• [Data to use]
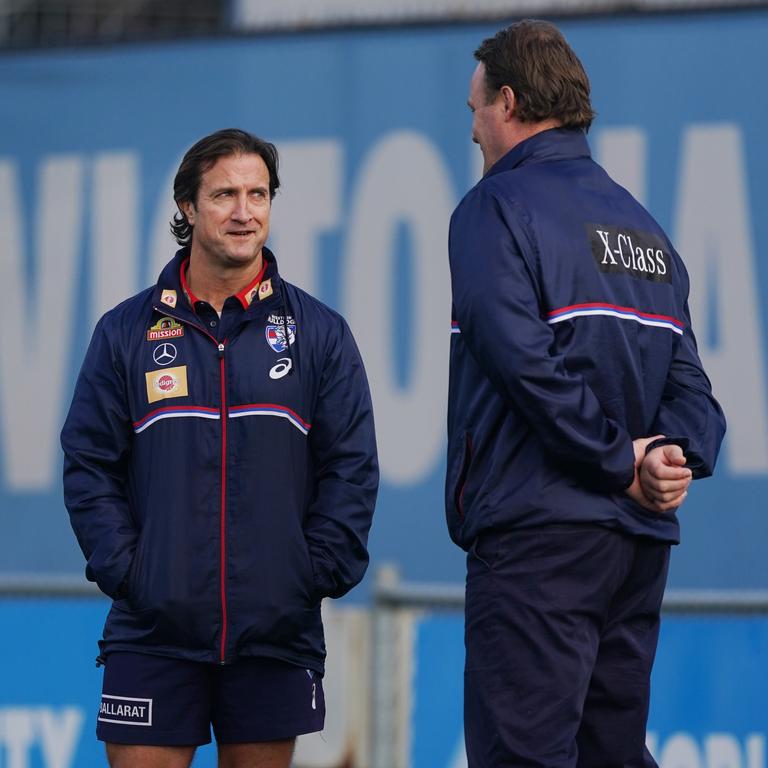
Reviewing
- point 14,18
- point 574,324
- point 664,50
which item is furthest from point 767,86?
point 14,18

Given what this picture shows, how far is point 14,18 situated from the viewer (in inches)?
325

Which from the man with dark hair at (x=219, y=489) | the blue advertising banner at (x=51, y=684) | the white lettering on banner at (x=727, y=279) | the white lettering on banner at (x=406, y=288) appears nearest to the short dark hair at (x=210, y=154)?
the man with dark hair at (x=219, y=489)

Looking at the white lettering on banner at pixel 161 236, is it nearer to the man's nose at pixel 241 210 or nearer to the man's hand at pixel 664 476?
the man's nose at pixel 241 210

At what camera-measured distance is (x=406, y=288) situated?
6.55 m

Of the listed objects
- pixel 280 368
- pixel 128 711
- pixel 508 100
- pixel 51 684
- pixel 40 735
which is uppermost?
pixel 508 100

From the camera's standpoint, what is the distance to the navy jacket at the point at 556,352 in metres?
3.04

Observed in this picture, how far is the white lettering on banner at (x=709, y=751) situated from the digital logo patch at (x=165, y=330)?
218cm

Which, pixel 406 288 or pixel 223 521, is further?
pixel 406 288

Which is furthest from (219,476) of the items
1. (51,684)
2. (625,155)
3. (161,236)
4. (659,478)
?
(161,236)

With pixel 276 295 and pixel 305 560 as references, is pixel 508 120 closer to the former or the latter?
pixel 276 295

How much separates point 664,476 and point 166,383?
113cm

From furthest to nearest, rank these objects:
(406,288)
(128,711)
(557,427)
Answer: (406,288)
(128,711)
(557,427)

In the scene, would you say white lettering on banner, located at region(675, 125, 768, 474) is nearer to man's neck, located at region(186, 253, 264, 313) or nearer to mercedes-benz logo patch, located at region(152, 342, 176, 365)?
man's neck, located at region(186, 253, 264, 313)

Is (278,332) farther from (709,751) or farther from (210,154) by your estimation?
(709,751)
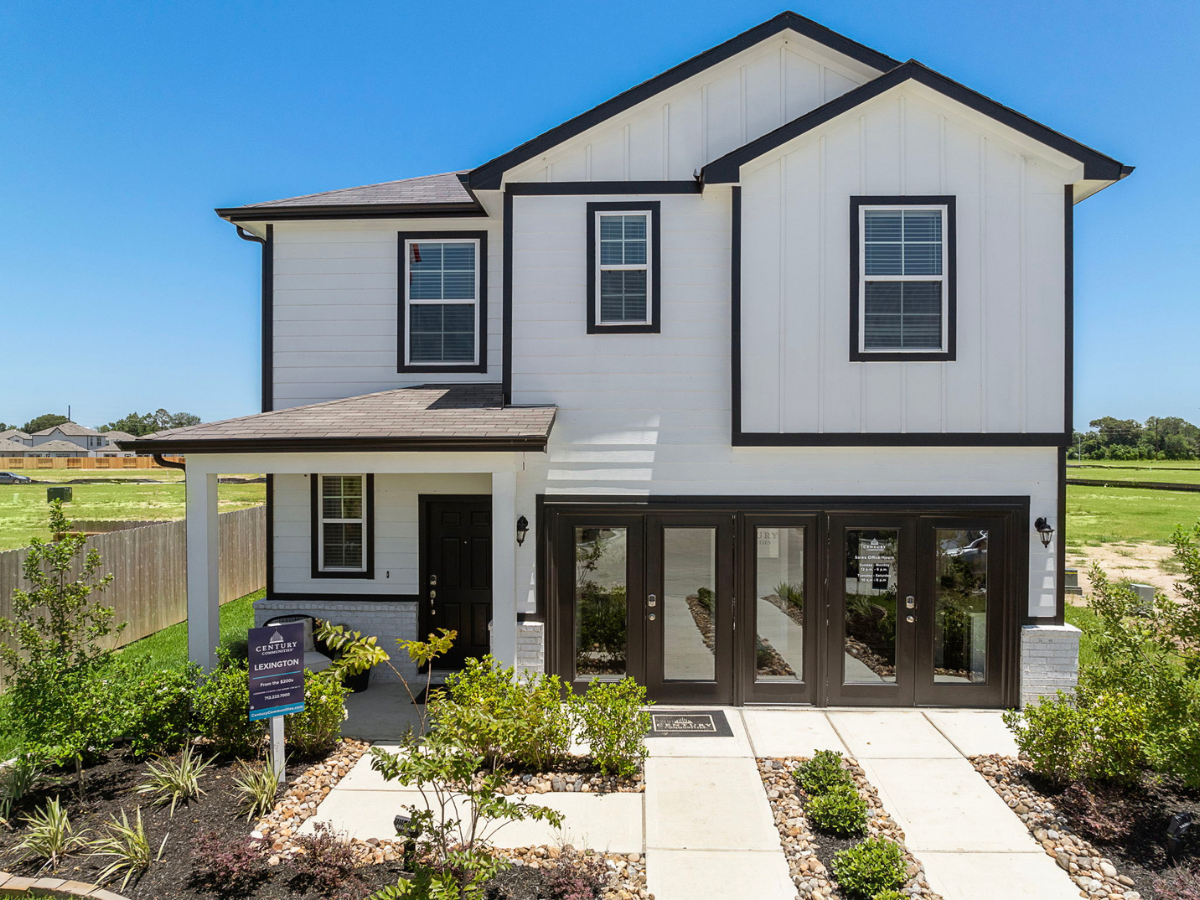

• [What you are asked to do] Pick out every line in the records above that contains the word "nose" and copy each one in full.

• [Answer to this task]
Looking at the white lettering on banner at pixel 161 236, is it nearer to the man's nose at pixel 241 210 or nearer to the man's hand at pixel 664 476?
the man's nose at pixel 241 210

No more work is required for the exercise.